About 37% of families spend between 5,000 and 10,000 crowns a month on food, and nearly a third spend between 3,000 and 5,000 crowns. About 82% of households can live on 10,000. 18% of her respondents have her 10,000 or more reserved for edible use.

Research shows that in most cases these are people working in the military, security forces, IT, telecommunications or healthcare. Men, college students, people aged 45 to her 54 tend to pay extra for meals. Residents of Prague are the most expensive. Kruk found that in small towns, the elderly were improving their lives by raising animals and growing vegetables and fruits themselves.

“Regardless of age, monthly income or social status, Czechs are very price sensitive and like to look for discount events.In addition, in the regions bordering Poland, many people travel abroad to buy cheap food. It is several times higher than the average for the entire republic,” said Palendarova. According to the report, about a tenth of households buy their groceries outside the Czech borders.
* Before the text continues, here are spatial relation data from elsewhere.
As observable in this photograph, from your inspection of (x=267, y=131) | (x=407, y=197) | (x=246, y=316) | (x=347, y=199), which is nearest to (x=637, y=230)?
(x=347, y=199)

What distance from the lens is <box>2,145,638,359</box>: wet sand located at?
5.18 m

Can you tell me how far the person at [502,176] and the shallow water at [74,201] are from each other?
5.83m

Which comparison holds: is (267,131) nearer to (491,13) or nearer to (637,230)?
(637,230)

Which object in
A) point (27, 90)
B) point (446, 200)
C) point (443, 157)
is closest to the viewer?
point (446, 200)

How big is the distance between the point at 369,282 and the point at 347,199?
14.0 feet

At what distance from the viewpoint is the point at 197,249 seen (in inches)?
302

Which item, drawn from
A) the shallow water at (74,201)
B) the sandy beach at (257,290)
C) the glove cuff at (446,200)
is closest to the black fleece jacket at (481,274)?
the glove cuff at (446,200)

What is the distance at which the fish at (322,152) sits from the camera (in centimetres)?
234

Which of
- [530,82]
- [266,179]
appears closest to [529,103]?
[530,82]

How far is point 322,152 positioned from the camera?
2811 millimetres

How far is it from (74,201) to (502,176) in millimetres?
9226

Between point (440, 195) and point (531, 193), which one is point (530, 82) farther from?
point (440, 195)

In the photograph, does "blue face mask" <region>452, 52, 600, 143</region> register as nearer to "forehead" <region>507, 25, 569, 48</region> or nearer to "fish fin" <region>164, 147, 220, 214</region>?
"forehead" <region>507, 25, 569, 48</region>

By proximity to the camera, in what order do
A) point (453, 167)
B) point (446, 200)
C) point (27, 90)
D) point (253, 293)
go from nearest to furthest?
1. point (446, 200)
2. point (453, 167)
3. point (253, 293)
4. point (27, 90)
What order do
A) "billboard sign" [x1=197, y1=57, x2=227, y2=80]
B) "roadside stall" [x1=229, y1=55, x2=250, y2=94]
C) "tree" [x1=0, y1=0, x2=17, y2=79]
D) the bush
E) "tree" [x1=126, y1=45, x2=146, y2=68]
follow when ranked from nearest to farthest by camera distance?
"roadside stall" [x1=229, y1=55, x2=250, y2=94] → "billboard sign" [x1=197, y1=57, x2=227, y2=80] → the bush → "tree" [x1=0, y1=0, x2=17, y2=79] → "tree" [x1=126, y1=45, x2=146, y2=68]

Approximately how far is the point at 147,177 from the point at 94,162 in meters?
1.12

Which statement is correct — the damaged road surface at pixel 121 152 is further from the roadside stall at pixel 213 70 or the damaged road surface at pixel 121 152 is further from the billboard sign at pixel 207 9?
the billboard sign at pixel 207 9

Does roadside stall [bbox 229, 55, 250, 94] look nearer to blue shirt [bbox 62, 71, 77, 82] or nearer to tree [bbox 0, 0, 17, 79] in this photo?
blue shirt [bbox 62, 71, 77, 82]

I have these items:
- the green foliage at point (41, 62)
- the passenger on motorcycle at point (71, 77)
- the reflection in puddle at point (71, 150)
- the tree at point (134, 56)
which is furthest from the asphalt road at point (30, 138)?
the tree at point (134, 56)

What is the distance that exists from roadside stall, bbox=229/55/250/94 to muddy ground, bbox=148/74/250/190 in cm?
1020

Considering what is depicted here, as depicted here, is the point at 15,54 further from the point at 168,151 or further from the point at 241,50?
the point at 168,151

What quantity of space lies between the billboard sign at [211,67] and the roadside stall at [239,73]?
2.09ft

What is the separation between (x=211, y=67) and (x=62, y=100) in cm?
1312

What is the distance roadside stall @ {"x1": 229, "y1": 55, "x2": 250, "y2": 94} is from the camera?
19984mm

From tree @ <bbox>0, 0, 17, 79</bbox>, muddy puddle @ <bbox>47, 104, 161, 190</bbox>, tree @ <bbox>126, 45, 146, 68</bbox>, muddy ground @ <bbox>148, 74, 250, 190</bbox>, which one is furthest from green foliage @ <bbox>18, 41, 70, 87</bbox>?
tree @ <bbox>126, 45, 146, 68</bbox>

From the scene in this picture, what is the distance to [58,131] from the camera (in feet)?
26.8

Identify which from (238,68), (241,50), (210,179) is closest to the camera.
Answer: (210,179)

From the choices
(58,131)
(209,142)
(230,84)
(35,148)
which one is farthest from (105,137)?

The survey took place in October this year and was prepared by STEM/MARK. Inflation in the Czech Republic was 15.1% in October, but in November it accelerated to 16.2%, according to data from the Czech Statistics Office.

Food prices rose about 27.1% year-on-year last month, he said. In particular, wheat flour increased by 48%, semi-skimmed milk by 53%, eggs by 72%, fats by 41%, potatoes by 42%, and sugar by 109%. Overall, his November inflation rate in the Czech Republic was the highest in Europe. For example, it was higher in Turkey, Moldova, Ukraine, the Baltics and Hungary, according to Portu’s analysis.

Video: People are scared. We don’t need to scare them anymore to keep them saving, Marek says (24/11/2022)

Households and businesses need to be reassured, not feared, so they can save even more.Economists say their caution is probably exaggerated. | | Video: Daniela Pissarovicova


Leave a Comment

Your email address will not be published.